| Ziel der Aufgabe |
Gib aus dem Text über kollaborative Lehr-Lern-Systeme ein Stück Wort für Wort wieder. Fang bei den Worten mit „E-basiertes Lernen on“ an und hör nach „erfolgreich sein kann.“ auf.

| Textausschnitt |
-------------------------

E-basiertes Lernen on demand
Donnerstag, 22. Januar 2004
Kollaborative Lehr-Lern-Systeme
Das Konzept der kollaborativen Lehr-Lern-Systeme ist ein ziemlich neues und würde dementsprechend eine viel eingehendere Betrachtung erfordern, die z.T. in den Blogarbeiten von Studienkollegen/innen zu finden ist. Z.B. bei Marianne Hofmanninger aus Linz , die über Weblogs als Unterrichtsmedium schreibt, oder im Blog von Ines Holzl aus Linz über Online Comunities. Ich möchte im Rahmen dieser Arbeit diesbezüglich nur auf die Punkte eingehen was kollaborative Lernsysteme, ganz komprimiert dargestellt, sind, erste Erhebungsdaten über deren pädagogische Effektivität vorstellen bzw. einige Voraussetzungen nennen, unter welchen ein kollaboratives Lernen erfolgreich sein kann.

-------------------------

| Inhalt des Materials |

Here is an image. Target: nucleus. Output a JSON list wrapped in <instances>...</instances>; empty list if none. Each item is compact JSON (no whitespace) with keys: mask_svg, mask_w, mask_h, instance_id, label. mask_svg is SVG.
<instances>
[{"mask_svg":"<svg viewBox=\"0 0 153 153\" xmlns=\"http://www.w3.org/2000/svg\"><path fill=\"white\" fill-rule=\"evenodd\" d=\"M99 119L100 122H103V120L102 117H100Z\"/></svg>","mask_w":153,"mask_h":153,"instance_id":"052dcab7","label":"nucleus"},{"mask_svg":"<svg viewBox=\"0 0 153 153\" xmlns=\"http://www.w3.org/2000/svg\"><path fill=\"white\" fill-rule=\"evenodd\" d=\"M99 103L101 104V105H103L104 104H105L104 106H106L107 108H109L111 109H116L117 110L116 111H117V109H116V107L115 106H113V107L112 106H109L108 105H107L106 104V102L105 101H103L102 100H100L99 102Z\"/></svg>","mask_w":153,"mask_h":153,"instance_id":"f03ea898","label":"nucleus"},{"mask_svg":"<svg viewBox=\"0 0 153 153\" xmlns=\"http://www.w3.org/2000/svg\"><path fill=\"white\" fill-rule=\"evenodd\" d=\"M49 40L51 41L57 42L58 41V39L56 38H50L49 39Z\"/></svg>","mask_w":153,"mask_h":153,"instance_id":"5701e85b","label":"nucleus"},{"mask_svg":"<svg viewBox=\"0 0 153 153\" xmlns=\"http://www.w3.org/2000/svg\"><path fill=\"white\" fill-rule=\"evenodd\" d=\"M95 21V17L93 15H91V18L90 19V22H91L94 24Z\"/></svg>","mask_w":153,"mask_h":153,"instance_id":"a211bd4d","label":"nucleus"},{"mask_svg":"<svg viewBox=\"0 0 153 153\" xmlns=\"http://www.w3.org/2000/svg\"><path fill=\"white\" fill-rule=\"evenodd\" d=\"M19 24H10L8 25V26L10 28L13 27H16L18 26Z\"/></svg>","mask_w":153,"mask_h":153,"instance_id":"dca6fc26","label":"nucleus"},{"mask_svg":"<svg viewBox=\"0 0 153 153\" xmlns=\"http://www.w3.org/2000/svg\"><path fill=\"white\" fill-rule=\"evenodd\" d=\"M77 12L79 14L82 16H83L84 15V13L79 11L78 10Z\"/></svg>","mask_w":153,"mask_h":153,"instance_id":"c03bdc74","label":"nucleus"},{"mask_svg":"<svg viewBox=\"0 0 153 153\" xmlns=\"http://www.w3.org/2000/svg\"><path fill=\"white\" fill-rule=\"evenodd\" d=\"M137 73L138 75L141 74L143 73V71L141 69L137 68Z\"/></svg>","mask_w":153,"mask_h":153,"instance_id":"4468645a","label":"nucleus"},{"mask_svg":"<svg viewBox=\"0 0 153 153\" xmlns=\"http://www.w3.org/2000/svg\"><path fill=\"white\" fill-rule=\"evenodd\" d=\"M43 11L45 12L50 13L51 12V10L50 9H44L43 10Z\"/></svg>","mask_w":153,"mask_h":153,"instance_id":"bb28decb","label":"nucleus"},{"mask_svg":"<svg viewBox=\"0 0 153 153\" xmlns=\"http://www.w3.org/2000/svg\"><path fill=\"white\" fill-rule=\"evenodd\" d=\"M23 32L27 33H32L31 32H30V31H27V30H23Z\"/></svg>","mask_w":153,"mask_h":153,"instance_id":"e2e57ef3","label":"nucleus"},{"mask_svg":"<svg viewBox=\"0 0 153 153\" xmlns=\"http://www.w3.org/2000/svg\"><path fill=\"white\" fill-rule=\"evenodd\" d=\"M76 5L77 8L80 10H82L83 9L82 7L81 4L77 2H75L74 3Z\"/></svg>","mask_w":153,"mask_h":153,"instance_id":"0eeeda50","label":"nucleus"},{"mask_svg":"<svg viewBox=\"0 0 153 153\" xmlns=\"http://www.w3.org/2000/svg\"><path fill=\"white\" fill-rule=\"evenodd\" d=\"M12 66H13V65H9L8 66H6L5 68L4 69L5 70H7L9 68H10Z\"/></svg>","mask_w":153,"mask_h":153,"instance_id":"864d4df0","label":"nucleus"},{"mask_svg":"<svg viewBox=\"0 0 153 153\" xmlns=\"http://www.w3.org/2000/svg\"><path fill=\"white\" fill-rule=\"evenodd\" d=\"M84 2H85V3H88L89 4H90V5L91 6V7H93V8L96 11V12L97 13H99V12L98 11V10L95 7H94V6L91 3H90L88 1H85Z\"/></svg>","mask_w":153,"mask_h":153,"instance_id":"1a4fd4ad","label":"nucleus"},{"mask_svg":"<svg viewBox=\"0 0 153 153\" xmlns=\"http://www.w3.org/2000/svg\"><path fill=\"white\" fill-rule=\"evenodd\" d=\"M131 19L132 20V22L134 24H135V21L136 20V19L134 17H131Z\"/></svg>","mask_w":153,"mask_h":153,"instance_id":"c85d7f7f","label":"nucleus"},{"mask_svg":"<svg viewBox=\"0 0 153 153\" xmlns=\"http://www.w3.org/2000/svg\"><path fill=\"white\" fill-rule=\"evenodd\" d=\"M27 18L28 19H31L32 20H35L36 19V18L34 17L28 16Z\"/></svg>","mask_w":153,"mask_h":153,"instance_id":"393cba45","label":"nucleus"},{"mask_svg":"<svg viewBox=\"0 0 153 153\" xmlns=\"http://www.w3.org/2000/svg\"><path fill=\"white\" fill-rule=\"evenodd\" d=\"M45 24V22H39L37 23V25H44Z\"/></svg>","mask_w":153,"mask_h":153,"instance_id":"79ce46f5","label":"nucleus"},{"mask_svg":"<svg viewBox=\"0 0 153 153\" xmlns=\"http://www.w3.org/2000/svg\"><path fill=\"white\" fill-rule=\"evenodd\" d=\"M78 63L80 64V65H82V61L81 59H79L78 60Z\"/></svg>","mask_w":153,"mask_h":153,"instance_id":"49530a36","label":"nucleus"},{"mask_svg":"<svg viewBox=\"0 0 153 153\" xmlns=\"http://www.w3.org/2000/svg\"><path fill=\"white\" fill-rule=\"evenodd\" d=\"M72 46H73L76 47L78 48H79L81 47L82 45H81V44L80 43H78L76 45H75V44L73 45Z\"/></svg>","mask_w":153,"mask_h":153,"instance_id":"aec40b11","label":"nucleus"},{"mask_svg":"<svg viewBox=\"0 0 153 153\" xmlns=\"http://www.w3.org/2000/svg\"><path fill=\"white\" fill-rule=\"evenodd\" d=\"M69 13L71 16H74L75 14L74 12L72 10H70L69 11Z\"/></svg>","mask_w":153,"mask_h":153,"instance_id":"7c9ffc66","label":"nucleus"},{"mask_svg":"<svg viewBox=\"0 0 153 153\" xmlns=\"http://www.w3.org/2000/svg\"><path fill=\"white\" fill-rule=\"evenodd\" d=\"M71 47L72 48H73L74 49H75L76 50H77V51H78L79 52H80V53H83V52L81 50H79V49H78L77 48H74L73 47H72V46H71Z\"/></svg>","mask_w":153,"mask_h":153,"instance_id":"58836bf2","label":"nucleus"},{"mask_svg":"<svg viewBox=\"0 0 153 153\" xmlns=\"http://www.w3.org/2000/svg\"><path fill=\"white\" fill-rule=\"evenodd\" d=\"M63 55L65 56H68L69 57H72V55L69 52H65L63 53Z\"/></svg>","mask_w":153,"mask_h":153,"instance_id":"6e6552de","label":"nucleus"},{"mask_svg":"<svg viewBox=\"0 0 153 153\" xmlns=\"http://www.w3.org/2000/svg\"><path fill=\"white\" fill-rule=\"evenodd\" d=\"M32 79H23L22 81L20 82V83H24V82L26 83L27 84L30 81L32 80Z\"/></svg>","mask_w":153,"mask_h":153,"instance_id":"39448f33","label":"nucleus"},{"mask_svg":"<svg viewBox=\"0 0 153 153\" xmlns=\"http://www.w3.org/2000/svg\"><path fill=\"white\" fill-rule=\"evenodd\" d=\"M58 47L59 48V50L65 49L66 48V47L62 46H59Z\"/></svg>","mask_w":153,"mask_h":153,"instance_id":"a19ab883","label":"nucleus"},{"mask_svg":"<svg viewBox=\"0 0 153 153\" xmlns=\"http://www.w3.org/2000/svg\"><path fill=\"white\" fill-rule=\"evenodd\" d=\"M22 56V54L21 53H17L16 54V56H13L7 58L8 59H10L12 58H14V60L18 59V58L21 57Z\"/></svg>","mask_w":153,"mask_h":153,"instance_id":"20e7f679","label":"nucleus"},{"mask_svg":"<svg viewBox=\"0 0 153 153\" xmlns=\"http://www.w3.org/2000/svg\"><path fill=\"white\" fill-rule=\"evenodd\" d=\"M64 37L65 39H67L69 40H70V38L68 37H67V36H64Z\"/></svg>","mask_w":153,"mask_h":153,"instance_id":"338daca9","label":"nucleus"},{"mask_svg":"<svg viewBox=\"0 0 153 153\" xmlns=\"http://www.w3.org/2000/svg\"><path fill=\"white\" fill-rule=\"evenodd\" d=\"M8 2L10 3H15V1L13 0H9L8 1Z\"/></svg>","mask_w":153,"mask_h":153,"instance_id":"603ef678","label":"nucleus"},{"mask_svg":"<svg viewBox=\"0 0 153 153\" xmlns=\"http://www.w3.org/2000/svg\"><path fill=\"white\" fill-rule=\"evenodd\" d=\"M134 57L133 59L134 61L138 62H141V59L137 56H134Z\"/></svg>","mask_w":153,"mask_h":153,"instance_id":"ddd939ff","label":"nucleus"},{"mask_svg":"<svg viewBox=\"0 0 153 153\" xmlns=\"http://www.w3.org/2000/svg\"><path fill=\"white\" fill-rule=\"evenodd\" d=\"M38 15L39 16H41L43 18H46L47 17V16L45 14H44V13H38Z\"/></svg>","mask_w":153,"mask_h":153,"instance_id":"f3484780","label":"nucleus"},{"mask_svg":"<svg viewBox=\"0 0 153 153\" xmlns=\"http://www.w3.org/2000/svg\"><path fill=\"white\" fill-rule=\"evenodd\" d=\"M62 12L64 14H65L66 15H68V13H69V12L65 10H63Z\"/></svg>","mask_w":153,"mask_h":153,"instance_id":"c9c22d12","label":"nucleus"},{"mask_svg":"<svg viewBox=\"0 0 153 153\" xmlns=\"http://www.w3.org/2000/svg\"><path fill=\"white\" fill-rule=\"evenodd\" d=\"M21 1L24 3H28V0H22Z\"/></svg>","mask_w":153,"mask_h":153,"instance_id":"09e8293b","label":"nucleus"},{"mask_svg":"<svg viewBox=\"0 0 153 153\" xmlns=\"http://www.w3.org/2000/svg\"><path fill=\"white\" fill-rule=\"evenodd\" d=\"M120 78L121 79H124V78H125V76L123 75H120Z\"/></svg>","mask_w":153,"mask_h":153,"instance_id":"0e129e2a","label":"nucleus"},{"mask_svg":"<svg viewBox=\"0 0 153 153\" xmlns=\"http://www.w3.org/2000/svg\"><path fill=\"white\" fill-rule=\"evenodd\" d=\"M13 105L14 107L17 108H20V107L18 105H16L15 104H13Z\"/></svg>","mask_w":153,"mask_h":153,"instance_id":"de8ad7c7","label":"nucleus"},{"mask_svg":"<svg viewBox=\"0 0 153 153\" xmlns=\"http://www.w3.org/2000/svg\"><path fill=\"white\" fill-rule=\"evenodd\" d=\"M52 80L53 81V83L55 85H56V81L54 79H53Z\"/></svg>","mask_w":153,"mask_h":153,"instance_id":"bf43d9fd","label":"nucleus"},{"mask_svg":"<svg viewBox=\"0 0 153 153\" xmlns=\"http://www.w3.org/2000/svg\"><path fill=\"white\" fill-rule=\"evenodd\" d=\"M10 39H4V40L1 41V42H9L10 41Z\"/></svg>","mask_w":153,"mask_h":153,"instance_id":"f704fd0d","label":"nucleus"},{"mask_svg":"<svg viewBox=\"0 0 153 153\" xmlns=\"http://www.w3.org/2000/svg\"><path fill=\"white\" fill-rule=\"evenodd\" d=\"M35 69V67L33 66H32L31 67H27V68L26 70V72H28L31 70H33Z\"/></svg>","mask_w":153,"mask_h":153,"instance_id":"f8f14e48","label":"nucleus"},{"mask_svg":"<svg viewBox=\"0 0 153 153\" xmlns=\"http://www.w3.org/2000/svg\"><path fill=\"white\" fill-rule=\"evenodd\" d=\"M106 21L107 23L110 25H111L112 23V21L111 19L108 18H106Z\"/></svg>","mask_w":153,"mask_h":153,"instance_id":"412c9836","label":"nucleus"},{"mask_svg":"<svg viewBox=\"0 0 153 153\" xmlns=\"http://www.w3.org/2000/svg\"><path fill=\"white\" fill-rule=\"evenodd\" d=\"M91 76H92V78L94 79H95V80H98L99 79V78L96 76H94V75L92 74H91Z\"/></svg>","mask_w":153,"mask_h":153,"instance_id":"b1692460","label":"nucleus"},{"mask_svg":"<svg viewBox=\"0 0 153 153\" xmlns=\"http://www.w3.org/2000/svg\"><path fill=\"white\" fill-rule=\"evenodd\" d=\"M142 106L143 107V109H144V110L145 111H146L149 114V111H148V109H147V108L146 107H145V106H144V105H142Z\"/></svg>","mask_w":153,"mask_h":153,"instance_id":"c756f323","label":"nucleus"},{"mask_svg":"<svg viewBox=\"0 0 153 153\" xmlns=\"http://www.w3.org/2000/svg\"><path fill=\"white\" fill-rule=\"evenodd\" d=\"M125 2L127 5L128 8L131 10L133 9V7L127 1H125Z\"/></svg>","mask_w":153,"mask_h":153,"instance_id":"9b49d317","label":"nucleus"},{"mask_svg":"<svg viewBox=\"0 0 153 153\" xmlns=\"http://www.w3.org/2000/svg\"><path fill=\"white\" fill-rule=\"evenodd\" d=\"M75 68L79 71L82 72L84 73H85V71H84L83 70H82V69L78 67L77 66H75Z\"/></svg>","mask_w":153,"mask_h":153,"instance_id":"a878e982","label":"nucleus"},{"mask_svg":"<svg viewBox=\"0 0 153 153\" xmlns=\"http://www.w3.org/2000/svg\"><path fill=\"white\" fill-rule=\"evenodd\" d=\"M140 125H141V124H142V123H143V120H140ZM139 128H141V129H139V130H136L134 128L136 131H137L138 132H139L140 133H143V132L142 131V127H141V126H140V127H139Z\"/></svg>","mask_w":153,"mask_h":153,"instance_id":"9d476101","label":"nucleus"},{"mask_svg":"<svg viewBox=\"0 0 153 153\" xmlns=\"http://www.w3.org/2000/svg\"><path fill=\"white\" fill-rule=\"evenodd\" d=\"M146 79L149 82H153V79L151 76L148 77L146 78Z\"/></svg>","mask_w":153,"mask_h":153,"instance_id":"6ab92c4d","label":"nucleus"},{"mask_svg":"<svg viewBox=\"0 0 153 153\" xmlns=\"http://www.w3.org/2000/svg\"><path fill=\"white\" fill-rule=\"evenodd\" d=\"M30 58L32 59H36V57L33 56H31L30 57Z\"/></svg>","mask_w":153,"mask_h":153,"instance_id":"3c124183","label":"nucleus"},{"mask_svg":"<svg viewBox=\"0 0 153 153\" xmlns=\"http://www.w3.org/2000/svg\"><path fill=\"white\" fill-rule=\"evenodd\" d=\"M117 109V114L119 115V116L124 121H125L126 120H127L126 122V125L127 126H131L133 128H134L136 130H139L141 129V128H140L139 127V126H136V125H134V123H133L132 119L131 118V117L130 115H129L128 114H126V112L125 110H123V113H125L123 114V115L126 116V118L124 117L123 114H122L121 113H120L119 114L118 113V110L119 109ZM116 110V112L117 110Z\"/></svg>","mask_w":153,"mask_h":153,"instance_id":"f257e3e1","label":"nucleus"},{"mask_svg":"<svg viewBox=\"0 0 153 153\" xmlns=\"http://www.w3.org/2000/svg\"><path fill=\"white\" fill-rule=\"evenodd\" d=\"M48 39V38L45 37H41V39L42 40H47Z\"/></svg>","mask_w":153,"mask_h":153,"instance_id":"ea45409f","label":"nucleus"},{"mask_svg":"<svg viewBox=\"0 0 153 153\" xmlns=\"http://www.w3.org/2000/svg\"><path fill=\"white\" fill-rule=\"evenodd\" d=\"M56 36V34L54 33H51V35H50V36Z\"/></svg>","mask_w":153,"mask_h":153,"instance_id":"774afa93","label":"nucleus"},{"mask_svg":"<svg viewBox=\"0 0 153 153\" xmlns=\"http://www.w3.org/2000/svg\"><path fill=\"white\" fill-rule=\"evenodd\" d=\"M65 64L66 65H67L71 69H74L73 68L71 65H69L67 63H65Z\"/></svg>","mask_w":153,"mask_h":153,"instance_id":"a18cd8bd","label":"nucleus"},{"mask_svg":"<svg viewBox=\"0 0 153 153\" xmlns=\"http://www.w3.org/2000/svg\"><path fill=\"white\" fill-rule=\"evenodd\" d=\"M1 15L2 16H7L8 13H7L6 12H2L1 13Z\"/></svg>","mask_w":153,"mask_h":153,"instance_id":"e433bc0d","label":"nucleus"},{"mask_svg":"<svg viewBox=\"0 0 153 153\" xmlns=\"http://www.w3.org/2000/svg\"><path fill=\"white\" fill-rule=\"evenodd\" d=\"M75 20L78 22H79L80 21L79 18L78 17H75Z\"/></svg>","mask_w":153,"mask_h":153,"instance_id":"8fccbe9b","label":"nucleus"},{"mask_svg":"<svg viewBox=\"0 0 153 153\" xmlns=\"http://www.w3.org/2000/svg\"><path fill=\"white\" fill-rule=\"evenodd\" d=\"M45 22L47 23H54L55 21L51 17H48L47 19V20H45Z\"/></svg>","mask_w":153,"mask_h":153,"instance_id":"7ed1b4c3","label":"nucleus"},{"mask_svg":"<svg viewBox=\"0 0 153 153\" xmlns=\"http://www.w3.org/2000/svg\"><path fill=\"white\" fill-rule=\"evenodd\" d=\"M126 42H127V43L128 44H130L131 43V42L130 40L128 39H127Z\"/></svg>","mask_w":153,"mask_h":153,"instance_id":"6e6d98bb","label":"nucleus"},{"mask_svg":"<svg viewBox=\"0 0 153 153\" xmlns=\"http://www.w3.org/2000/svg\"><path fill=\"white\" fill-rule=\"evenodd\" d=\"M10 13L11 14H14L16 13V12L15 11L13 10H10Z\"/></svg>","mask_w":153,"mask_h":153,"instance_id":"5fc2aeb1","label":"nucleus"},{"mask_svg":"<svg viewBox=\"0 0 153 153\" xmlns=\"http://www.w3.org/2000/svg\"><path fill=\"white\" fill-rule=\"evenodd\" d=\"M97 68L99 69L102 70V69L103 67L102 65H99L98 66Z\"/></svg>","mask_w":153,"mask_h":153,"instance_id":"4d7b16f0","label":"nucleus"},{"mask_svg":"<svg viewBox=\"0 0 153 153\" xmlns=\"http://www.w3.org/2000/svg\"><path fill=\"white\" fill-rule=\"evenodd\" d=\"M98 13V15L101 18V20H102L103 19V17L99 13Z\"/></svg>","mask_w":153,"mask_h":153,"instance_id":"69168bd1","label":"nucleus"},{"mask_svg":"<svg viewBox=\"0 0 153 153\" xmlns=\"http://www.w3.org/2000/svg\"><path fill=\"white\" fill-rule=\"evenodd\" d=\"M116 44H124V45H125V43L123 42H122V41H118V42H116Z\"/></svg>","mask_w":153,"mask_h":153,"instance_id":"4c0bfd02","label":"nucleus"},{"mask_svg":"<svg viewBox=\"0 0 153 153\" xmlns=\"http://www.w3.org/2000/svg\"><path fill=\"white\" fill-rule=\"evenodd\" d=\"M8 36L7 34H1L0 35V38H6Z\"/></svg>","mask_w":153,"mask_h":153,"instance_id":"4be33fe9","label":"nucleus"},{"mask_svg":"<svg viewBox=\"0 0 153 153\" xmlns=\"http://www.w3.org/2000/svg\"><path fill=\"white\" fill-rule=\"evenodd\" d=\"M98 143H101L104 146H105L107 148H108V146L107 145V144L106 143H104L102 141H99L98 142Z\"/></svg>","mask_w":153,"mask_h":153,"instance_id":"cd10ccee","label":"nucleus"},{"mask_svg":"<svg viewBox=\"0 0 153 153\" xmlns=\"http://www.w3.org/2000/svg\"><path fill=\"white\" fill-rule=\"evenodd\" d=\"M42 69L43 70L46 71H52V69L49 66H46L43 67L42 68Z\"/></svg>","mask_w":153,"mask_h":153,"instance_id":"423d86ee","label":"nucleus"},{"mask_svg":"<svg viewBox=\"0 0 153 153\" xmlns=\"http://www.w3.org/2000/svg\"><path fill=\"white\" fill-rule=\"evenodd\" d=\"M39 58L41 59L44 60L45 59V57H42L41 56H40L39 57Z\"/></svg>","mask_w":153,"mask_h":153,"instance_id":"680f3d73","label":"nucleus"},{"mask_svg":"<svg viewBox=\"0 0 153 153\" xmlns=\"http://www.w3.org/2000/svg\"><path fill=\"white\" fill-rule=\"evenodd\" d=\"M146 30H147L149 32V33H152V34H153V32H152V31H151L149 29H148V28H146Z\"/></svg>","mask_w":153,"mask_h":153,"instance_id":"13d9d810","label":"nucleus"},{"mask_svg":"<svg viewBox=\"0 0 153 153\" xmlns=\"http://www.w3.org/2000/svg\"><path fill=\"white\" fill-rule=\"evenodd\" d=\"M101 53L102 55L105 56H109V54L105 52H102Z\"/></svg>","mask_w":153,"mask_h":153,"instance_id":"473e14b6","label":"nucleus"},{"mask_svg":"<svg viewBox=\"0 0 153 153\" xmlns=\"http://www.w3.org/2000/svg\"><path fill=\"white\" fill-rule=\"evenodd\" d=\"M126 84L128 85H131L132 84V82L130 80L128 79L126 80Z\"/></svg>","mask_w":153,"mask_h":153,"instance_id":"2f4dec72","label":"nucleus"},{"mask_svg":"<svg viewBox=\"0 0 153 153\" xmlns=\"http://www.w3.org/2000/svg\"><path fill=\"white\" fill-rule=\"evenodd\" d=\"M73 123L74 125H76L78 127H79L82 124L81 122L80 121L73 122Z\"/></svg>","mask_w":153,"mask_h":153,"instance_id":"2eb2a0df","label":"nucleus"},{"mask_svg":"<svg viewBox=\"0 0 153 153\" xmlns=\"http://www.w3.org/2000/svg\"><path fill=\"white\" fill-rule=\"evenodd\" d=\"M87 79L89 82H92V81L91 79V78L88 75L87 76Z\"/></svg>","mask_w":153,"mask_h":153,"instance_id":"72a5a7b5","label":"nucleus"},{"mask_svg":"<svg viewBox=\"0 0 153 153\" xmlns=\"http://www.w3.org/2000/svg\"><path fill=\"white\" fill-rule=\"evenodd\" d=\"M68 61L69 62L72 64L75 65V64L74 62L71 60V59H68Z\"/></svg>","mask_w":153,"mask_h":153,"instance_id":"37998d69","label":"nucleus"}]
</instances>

-------------------------

| Lösung der Aufgabe |
E-basiertes Lernen on demand
Donnerstag, 22. Januar 2004
Kollaborative Lehr-Lern-Systeme
Das Konzept der kollaborativen Lehr-Lern-Systeme ist ein ziemlich neues und würde dementsprechend eine viel eingehendere Betrachtung erfordern, die z.T. in den Blogarbeiten von Studienkollegen/innen zu finden ist. Z.B. bei Marianne Hofmanninger aus Linz , die über Weblogs als Unterrichtsmedium schreibt, oder im Blog von Ines Holzl aus Linz über Online Comunities. Ich möchte im Rahmen dieser Arbeit diesbezüglich nur auf die Punkte eingehen was kollaborative Lernsysteme, ganz komprimiert dargestellt, sind, erste Erhebungsdaten über deren pädagogische Effektivität vorstellen bzw. einige Voraussetzungen nennen, unter welchen ein kollaboratives Lernen erfolgreich sein kann.